Foretravel Owners' Forum

Foretravel Motorhome Forums => Foretravel Tech Talk => Topic started by: Jim McNeece on June 29, 2013, 10:12:05 pm

Title: 2003 U320 - Electronics Bay Cooling Fan Experiment
Post by: Jim McNeece on June 29, 2013, 10:12:05 pm
With nothing to do here in Nac but wait for service on Monday and a temperature of 100 degrees (according to the FOT reader board), I decided to run an experiment to determine how well the electronics bay cooling fan works.

I hung a wireless temperature sensor in the middle of the bay (see attached photo) and waited for the temperature to stabilize with the fan on.  Temperature stabilized at 111.2 degrees. 

Turned the fan off and the temperature stabilized at 113.4 degrees. 

Turned the fan back on and the temperature stabilized at 111.2 again. 

So, it appears the fan does provide some cooling - about 2 degrees.

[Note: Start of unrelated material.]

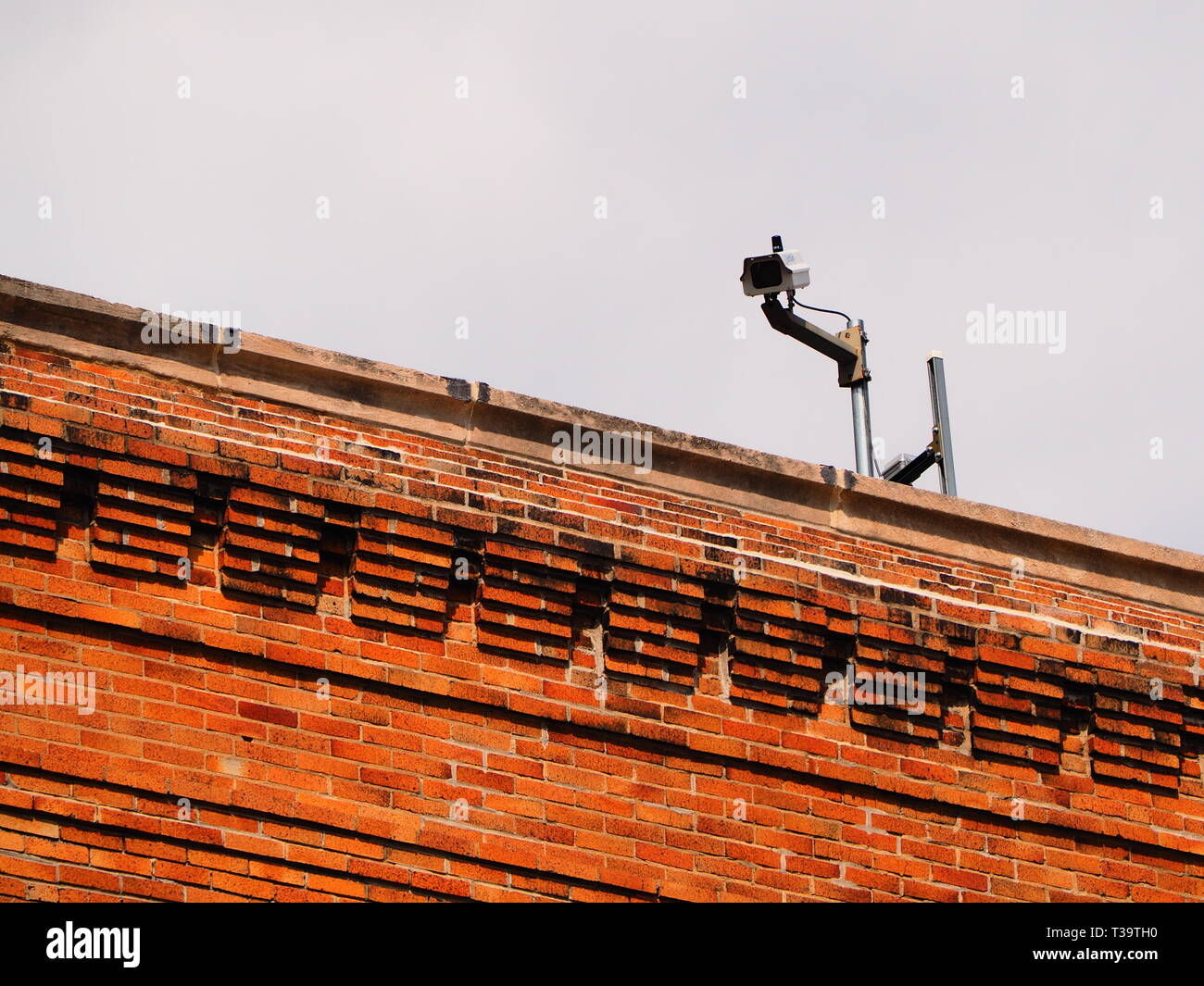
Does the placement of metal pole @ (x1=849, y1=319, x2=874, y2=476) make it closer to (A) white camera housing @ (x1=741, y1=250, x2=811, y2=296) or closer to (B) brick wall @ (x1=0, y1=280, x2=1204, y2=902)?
(A) white camera housing @ (x1=741, y1=250, x2=811, y2=296)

Not very significant, in my opinion.

Jim
Title: Re: 2003 U320 - Electronics Bay Cooling Fan Experiment
Post by: Barry Beam on June 29, 2013, 10:43:16 pm
I hung a wireless temperature sensor in the middle of the bay (see attached photo) and waited for the temperature to stabilize with the fan on.  Temperature stabilized at 111.2 degrees. 
Turned the fan off and the temperature stabilized at 113.4 degrees. 
Turned the fan back on and the temperature stabilized at 111.2 again. 
So, it appears the fan does provide some cooling - about 2 degrees.
Not very significant, in my opinion.

Jim
I found that to be true also. It seems like the inverter fan is running all the time when it is that hot out.
I believe it is because it has no place to draw fresh cooler air from except the center cable trough.
I am experimenting with a fan between bays under the inverter. It has helped some.
Title: Re: 2003 U320 - Electronics Bay Cooling Fan Experiment
Post by: wa_desert_rat on June 30, 2013, 01:05:18 am
It's pretty hard for just a fan to do much cooling when the outside temperature if 100 or more. Seems to me that drawing that cool air from the interior of the coach (cold air from the a/c tends to fall, after all) might be best. Our main inverter, which is only 1600 watt (pure sine) is in the cupboard under the refrigerator on our '93 U225. It's easy to keep that cupboard open when we want to use the inverter (which is not "on" all the time... only when needed, actually).